Depuis 2005, le fichier électoral togolais est contesté. La biométrie pour l’enregistrement, sous la responsabilité de la société belge Zetes en 2007, 2010, 2013 et 2015, qui était censée éliminer les doublons et les votes multiples, n’a pas permis de rendre fiable le fichier électoral. Celui-ci est resté impropre et objet d’un contentieux majeur. Jean-Pierre Fabre et l’Alliance Nationale pour le Changement (ANC) ont déposé plainte le 18 mars 2015 à Bruxelles contre Zetes[1], en raison du grand nombre d’« électeurs fictifs ».
 
Comme en Guinée Conakry, une fois la société privée mise en cause, d’autres intervenants neutres ont dû être appelés pour corriger le fichier. Contraint par l’évidence de la médiocrité du fichier démontrée par l’opposition, le Ministre de l’administration territoriale, Gilbert Bawara, a demandé un contrôle rapide de ce fichier à l’Organisation Internationale de la Francophonie (OIF). Suite à une analyse rapide et la publication d’un rapport le 7 avril[2], l’hypothèse d’un report pour consolider le fichier a été abandonnée car refusée par le pouvoir.
 
Pour les législatives de 2007, la société Zetes a enregistré une première fois des électeurs sans fichier d’état civil selon des justificatifs variés, à 79,49%, le témoignage du chef traditionnel, et, à 16,18% la carte d’identité[3]. Des doublons pouvaient être supprimés par un serveur situé à Bruxelles[4], mais, de cette manière, la biométrie ne fiabilise pas le fichier puisque le problème est en amont au niveau identité et état civil.
 
Malgré quatre étapes de modification du fichier électoral menées par Zetes pour quatre scrutins, le taux d’inscription par témoignage n’a baissé que de quelques pourcents. En effet, l’Organisation Internationale de la Francophonie a signalé en avril 2015 dans son rapport sur le fichier électoral[5] que « le nombre élevé de personnes inscrites par témoignage sur le fichier électoral (2643397, soit plus de 75%), induit une incapacité de vérification formelle de l’identité des personnes, ainsi que de leur âge et de leur nationalité. »

-------

QUESTIONS D'ÉTUDE =
a: D'après le texte source, à quelle date Jean-Pierre Fabre et l'ANC ont-ils porté plainte contre Zetes ?
b: Modifiez le passage du texte source situé entre "Pour les législatives" et "et état civil.", bornes incluses, s'il vous plaît : remplacez "chef traditionnel" par "chef coutumier".

EXTRAIT DE DONNÉES =
-------

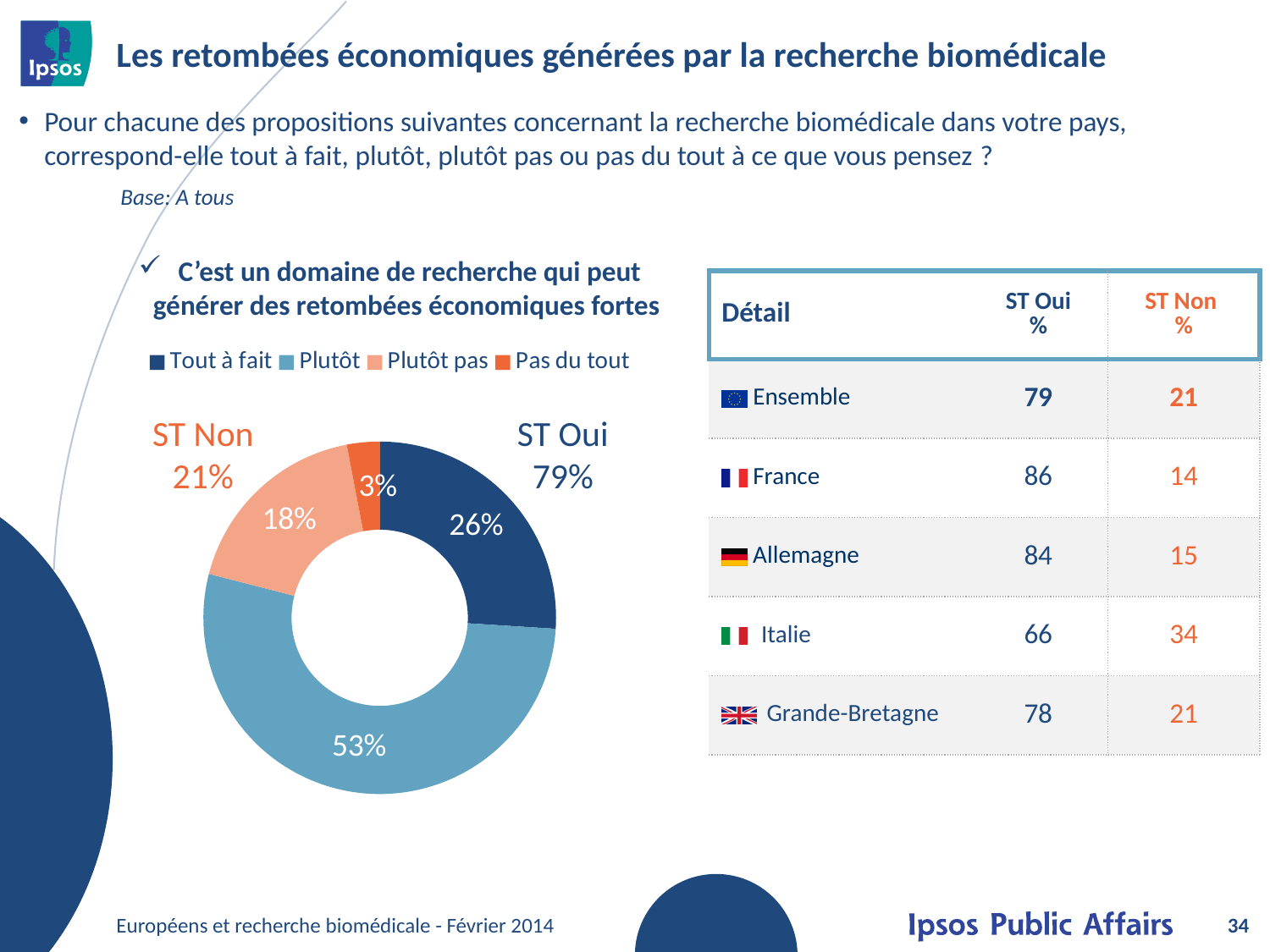
What percentage of respondents answered "Plutôt" in the donut chart? 53% What is the combined "ST Non" share shown next to the donut chart? 21% What percentage of respondents answered "Plutôt pas" in the donut chart? 18% Which response category has the smallest share in the donut chart? Pas du tout What is the combined "ST Oui" share shown next to the donut chart? 79% Which is larger in the donut chart: the "Plutôt pas" share or the "Tout à fait" share? Tout à fait How many response categories does the donut chart's legend list? 4 Which response category has the largest share in the donut chart? Plutôt What percentage of respondents answered "Pas du tout" in the donut chart? 3% What kind of chart is shown on the slide? Donut (pie) chart What percentage of respondents answered "Tout à fait" in the donut chart? 26% What is the difference between the "Plutôt" share and the "Tout à fait" share in the donut chart? 27 percentage points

-------

RÉPONSES PAR EXERCICE =
a: Le 18 mars 2015.

b:
Pour les législatives de 2007, la société Zetes a enregistré une première fois des électeurs sans fichier d’état civil selon des justificatifs variés, à 79,49%, le témoignage du chef coutumier, et, à 16,18% la carte d’identité[3]. Des doublons pouvaient être supprimés par un serveur situé à Bruxelles[4], mais, de cette manière, la biométrie ne fiabilise pas le fichier puisque le problème est en amont au niveau identité et état civil.